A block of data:
· · · · ·

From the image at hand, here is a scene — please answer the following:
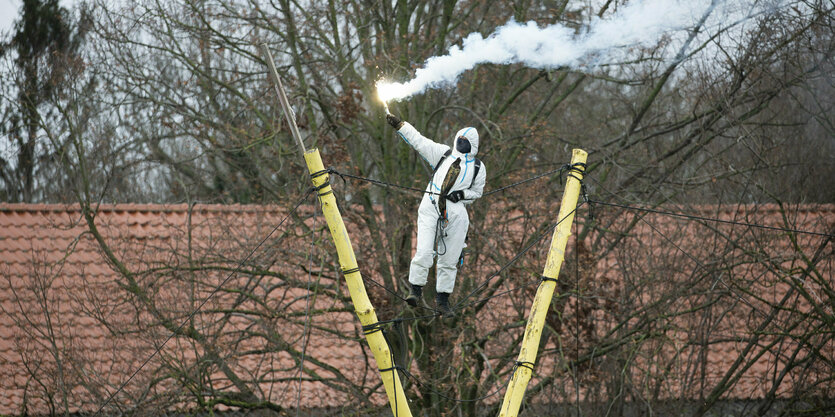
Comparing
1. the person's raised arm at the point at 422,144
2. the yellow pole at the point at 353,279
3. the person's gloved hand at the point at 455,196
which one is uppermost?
the person's raised arm at the point at 422,144

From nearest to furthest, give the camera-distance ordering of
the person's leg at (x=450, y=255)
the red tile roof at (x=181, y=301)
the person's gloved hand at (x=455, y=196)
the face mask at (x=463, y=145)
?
the face mask at (x=463, y=145) → the person's gloved hand at (x=455, y=196) → the person's leg at (x=450, y=255) → the red tile roof at (x=181, y=301)

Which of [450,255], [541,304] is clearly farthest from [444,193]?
[541,304]

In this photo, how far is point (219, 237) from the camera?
13008 millimetres

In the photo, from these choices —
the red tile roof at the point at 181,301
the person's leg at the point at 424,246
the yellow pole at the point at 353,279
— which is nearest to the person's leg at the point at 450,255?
the person's leg at the point at 424,246

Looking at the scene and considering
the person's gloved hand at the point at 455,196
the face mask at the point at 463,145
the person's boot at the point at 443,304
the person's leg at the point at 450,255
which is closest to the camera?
the face mask at the point at 463,145

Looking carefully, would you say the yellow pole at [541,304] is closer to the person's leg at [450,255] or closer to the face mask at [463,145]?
the person's leg at [450,255]

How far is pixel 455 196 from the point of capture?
25.7 feet

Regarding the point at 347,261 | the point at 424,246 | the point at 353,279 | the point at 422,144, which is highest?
the point at 422,144

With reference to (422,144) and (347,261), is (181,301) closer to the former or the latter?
(347,261)

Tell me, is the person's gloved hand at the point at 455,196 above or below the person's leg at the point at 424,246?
above

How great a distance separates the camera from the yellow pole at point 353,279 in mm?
7793

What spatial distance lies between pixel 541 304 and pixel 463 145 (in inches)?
66.1

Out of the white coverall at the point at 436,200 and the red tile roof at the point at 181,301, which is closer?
the white coverall at the point at 436,200

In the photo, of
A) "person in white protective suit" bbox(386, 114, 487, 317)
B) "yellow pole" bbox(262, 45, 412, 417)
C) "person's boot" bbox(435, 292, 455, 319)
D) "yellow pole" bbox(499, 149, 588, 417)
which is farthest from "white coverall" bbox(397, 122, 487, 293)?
"yellow pole" bbox(499, 149, 588, 417)
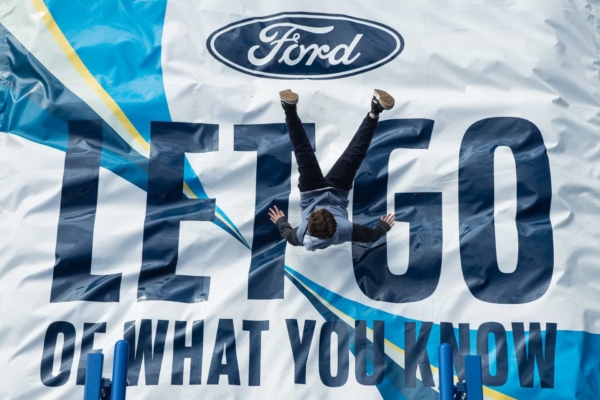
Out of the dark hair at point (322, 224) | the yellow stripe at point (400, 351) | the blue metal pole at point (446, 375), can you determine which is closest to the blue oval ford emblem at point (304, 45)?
the dark hair at point (322, 224)

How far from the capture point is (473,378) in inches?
136

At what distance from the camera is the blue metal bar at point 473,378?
3434 mm

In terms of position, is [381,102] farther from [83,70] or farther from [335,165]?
[83,70]

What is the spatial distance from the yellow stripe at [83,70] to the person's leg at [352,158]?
4.94 ft

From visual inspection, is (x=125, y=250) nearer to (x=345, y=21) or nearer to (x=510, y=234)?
(x=345, y=21)

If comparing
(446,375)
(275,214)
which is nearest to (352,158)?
(275,214)

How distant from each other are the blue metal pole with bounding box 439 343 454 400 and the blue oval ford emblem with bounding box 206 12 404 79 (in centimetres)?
268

· · · · ·

Your objective: Extract the entries in full, exactly as they are, minus the pictures.

Expected answer:
From the image at hand, here is a scene — please answer the following:
Comparing
1. the person's raised arm at the point at 422,144
2. the yellow pole at the point at 353,279
3. the person's gloved hand at the point at 455,196
which one is uppermost?
the person's raised arm at the point at 422,144

From nearest to furthest, give the camera-distance ordering of
the person's leg at (x=450, y=255)
the red tile roof at (x=181, y=301)
the person's gloved hand at (x=455, y=196)
the face mask at (x=463, y=145)
?
the face mask at (x=463, y=145) → the person's gloved hand at (x=455, y=196) → the person's leg at (x=450, y=255) → the red tile roof at (x=181, y=301)

Which of [450,255], [541,304] is clearly farthest from [444,193]?
[541,304]

In this photo, how far is point (219, 237) from the camera?
13008 millimetres

In the photo, from these choices —
the red tile roof at the point at 181,301
the person's leg at the point at 424,246
the yellow pole at the point at 353,279
— which is nearest to the person's leg at the point at 450,255?
the person's leg at the point at 424,246

Looking at the scene and considering
the person's gloved hand at the point at 455,196
the face mask at the point at 463,145
the person's boot at the point at 443,304
the person's leg at the point at 450,255
which is closest to the camera?
the face mask at the point at 463,145

Looking carefully, would you say the yellow pole at [541,304] is closer to the person's leg at [450,255] or closer to the face mask at [463,145]?
the person's leg at [450,255]

How far is pixel 455 196 from the point of capture?
25.7 feet

Regarding the point at 347,261 | the point at 424,246 | the point at 353,279 | the point at 422,144, which is highest?
the point at 422,144

With reference to (422,144) and (347,261), is (181,301) closer to the former or the latter?
(347,261)

Tell me, is the person's gloved hand at the point at 455,196 above or below the person's leg at the point at 424,246?
above

How great a distance separates the camera from the yellow pole at point 353,279 in mm?
7793

What spatial distance lies between pixel 541 304 and pixel 463 145 (in inches)?
66.1

Out of the white coverall at the point at 436,200 and the red tile roof at the point at 181,301, which is closer?
the white coverall at the point at 436,200

In the photo, of
A) "person in white protective suit" bbox(386, 114, 487, 317)
B) "yellow pole" bbox(262, 45, 412, 417)
C) "person's boot" bbox(435, 292, 455, 319)
D) "yellow pole" bbox(499, 149, 588, 417)
which is farthest from "white coverall" bbox(397, 122, 487, 293)?
"yellow pole" bbox(499, 149, 588, 417)
Out of the dark hair at point (322, 224) | the yellow stripe at point (400, 351) | the blue metal pole at point (446, 375), can you determine which is closest to the blue oval ford emblem at point (304, 45)?
the dark hair at point (322, 224)

How far from the capture point is (473,378) in inches?
136

At what distance from the camera is the blue metal bar at point 473,378?
3434 mm

In terms of position, is [381,102] farther from [83,70] or farther from [335,165]?
[83,70]

What is the spatial distance from the yellow stripe at [83,70] to the person's leg at [352,158]?
4.94 ft

From visual inspection, is (x=125, y=250) nearer to (x=345, y=21) or nearer to (x=510, y=234)?
(x=345, y=21)

If comparing
(446,375)
(275,214)
which is nearest to (352,158)?
(275,214)

How distant from each other are the blue metal pole with bounding box 439 343 454 400 and the blue oval ford emblem with bounding box 206 12 404 79 (in centimetres)?
268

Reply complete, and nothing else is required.